Now that’s pretty dramatic and I’m maybe going past the point of this walk and talk video by a fair bit. However, here is how this looks in its most basic, and easy to handle, form. Joy started the day by crashing into me during a play period at a high rate of speed. She was unaware of my presence, and her 75 lb body hitting my knees with direction and force was painful. And very dangerous. She is normally not that unaware.
I had a few options in telling myself a story about this “behaviour” at that point. The video shows one of the ways we chose to support, rather than apply consequences. We decided to help Joy organize her system (which has been under a lot of stress), rather than simply punish her for her lack of proper awareness. We are glad we did.
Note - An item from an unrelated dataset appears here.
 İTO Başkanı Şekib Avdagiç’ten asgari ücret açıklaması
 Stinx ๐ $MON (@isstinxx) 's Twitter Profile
Believe me, I understand at quite a deep personal level how much this approach can cost (because it’s not just Joy who becomes unaware of others when stressed). And it’s not easy, obvious, or immediately rewarding. At all. In the long run, though, my experience is overall, on average, tending (I’m being cautious with my words here!) to have me commit more and more firmly to this organizing solution to the many problems of “difficult behaviours.”
Organizing means, in this context:
taking an inventory of physiological unmet needs, and then meeting them
slowing everything down as much as possible, and then a little more
resting before responding
responding from a balanced centre, with as much intentional love as possible
thinking about the big picture: where are we trying to go? What is a barrier this behaviour is alerting us to?
creating a new container of safety, and asking for the other person’s best efforts, with as much support as necessary to give them a reasonable chance of success (so a new start is possible with a positive beginning)
looking for any way at all that that person (or animal) is being “adaptive,” i.e. creatively trying to solve a problem in a logical way. Helping them to find better ways to solve those problems, if their solutions are not what we want
committing to a belief in that person’s (or animal’s) logic and ethical decision making as on par with their previous history - if something has changed in this area, look to the environment or task set-up before assuming the person (or animal) has in fact changed (for the worse)
recognize and remember that this person (or animal) is fighting to live. If the fight has escalated, let’s decide to be on their side, and fight with them, not against. Life is hard enough without us making it even harder.